▶ Exercise instructions: Print, exactly as given, each line of the data from the line containing "From furthest to" up to and including its last line.

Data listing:
§ §

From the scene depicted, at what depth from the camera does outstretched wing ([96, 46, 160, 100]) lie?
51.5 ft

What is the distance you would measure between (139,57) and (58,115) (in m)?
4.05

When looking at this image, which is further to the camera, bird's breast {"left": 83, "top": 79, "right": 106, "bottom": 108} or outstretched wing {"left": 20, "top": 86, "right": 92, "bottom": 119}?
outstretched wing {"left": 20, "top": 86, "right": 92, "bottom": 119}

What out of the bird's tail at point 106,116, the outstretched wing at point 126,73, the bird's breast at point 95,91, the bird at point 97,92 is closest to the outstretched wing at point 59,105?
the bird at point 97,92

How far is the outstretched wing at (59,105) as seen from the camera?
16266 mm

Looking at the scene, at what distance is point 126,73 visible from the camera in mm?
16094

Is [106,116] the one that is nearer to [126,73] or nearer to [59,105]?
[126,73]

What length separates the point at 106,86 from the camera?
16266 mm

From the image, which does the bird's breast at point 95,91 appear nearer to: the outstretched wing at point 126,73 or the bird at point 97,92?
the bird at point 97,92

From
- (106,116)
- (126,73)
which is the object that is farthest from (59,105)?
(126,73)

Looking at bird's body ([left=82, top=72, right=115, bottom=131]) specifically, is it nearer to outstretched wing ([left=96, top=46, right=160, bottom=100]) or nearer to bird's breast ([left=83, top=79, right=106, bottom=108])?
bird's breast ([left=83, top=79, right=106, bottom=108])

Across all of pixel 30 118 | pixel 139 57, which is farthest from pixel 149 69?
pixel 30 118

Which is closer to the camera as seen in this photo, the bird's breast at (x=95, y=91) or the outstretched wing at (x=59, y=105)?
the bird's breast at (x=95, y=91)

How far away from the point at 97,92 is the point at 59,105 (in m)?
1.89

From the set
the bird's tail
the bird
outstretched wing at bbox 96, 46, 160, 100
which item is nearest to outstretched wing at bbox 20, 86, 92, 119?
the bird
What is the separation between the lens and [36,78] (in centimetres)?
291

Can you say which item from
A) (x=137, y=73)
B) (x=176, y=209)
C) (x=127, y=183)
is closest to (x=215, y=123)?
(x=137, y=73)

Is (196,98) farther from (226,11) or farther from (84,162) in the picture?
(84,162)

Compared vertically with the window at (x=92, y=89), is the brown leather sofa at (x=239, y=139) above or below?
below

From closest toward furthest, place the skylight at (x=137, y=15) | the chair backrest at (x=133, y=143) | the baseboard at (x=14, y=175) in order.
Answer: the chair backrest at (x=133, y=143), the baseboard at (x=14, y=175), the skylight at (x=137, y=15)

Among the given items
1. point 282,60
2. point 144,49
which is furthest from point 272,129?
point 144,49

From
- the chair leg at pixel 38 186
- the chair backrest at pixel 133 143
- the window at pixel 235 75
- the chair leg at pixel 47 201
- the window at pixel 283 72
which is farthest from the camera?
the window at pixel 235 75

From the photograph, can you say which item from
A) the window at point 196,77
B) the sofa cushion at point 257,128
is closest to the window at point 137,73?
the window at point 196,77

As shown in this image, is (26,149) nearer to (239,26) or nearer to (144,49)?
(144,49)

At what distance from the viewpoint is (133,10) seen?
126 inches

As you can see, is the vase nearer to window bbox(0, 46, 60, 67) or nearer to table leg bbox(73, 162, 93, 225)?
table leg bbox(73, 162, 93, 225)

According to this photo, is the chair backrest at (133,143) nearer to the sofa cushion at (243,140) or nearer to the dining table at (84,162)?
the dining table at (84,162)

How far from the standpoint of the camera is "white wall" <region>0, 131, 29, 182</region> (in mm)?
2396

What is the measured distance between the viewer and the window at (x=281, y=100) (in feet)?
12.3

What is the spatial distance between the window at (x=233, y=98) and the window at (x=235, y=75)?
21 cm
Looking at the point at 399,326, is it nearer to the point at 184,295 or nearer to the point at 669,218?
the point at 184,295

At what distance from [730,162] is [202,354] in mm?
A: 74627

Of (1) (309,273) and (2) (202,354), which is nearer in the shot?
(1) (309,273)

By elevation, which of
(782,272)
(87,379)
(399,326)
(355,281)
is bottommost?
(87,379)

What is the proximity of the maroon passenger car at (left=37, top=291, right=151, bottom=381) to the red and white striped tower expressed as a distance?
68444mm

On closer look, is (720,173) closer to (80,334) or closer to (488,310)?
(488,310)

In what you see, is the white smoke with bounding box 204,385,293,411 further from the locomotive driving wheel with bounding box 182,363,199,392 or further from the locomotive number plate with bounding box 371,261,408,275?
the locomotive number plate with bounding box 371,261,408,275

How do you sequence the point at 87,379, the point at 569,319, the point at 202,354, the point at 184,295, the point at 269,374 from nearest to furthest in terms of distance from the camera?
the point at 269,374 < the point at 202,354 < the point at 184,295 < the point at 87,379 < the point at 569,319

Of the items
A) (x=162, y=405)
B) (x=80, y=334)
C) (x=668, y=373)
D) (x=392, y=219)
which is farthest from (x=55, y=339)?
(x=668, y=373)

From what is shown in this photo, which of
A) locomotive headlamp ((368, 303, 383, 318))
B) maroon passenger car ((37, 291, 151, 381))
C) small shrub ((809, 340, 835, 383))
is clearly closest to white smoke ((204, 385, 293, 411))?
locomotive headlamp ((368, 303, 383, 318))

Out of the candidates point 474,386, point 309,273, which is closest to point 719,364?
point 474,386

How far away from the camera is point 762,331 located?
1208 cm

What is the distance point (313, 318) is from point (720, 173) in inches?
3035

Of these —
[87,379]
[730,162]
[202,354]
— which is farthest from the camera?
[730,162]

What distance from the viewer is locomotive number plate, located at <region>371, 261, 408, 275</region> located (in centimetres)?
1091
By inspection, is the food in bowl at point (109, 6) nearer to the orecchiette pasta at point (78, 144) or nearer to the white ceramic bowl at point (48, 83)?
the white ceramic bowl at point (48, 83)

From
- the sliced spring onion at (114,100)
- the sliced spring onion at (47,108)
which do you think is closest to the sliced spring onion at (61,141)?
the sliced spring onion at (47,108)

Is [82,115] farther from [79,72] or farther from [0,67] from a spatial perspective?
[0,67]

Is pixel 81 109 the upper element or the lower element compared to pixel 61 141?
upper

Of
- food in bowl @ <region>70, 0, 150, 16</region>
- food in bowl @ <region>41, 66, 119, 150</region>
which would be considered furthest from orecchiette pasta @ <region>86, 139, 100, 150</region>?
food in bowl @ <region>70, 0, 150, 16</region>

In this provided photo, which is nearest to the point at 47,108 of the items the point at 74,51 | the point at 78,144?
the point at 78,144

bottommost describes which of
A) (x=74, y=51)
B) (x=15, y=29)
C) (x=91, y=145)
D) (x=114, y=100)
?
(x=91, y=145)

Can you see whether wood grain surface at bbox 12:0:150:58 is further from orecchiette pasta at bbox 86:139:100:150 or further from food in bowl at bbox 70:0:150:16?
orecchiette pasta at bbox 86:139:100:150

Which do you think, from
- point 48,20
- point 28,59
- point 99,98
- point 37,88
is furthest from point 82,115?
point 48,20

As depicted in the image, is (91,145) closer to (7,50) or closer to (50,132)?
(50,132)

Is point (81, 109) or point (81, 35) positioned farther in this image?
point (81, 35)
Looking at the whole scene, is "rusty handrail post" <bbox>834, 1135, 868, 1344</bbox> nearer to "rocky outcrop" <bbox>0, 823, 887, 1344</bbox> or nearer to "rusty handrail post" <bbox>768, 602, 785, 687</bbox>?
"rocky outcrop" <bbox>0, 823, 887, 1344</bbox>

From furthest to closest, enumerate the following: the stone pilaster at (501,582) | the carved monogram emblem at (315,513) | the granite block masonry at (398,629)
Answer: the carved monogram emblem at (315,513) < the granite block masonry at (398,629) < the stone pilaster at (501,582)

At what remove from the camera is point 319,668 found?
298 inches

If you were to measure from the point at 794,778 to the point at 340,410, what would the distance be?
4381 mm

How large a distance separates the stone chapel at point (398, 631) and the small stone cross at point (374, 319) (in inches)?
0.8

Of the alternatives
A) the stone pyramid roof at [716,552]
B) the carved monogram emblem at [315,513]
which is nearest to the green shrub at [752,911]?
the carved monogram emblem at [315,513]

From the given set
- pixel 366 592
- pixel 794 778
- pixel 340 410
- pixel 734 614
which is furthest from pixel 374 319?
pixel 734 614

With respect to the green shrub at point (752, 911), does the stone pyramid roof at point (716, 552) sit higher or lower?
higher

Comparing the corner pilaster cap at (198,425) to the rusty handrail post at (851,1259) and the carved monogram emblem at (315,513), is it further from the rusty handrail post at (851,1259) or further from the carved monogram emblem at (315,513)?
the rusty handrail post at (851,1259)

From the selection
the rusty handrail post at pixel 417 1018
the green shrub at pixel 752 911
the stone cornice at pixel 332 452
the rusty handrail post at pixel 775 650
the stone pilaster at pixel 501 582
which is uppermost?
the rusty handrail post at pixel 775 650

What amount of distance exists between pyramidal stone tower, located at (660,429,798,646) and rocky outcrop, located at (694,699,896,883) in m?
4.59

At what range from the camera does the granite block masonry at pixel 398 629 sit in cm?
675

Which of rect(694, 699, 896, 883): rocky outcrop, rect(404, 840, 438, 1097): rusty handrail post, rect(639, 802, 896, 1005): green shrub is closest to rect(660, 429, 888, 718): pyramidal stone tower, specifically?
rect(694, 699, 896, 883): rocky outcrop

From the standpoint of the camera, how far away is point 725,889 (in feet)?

§ §

▶ Worked solution:
From furthest to closest, enumerate the following: the stone pilaster at (501,582) | the carved monogram emblem at (315,513) | the granite block masonry at (398,629)
Answer: the carved monogram emblem at (315,513) < the granite block masonry at (398,629) < the stone pilaster at (501,582)

At what remove from the camera is point 319,668 found?
298 inches

If you were to measure from the point at 794,778 to the point at 340,410, what would the distance be?
4381 mm

How large a distance separates the stone chapel at point (398, 631) and the small stone cross at point (374, 319) (in inches)?
0.8

Of the alternatives
A) the stone pyramid roof at [716,552]
B) the carved monogram emblem at [315,513]
which is nearest to the green shrub at [752,911]?
the carved monogram emblem at [315,513]

From the given set
- pixel 366 592
- pixel 794 778
- pixel 340 410
- pixel 734 614
which is furthest from pixel 374 319?
pixel 734 614

With respect to the green shrub at point (752, 911), does the stone pyramid roof at point (716, 552) sit higher or lower?
higher

Comparing the corner pilaster cap at (198,425) to the rusty handrail post at (851,1259) and the carved monogram emblem at (315,513), is it further from the rusty handrail post at (851,1259) or further from the carved monogram emblem at (315,513)?
the rusty handrail post at (851,1259)

From the selection
the rusty handrail post at pixel 417 1018
the green shrub at pixel 752 911
the stone cornice at pixel 332 452
the rusty handrail post at pixel 775 650
the stone pilaster at pixel 501 582
which is uppermost?
the rusty handrail post at pixel 775 650

What amount of distance exists between pyramidal stone tower, located at (660,429,798,646) and rocky outcrop, located at (694,699,896,883) in m?
4.59

At what range from the camera does the granite block masonry at pixel 398 629 sit in cm?
675

Which of rect(694, 699, 896, 883): rocky outcrop, rect(404, 840, 438, 1097): rusty handrail post, rect(639, 802, 896, 1005): green shrub is closest to rect(660, 429, 888, 718): pyramidal stone tower, specifically?
rect(694, 699, 896, 883): rocky outcrop

From the standpoint of the camera, how far away is point 725,889 (in feet)?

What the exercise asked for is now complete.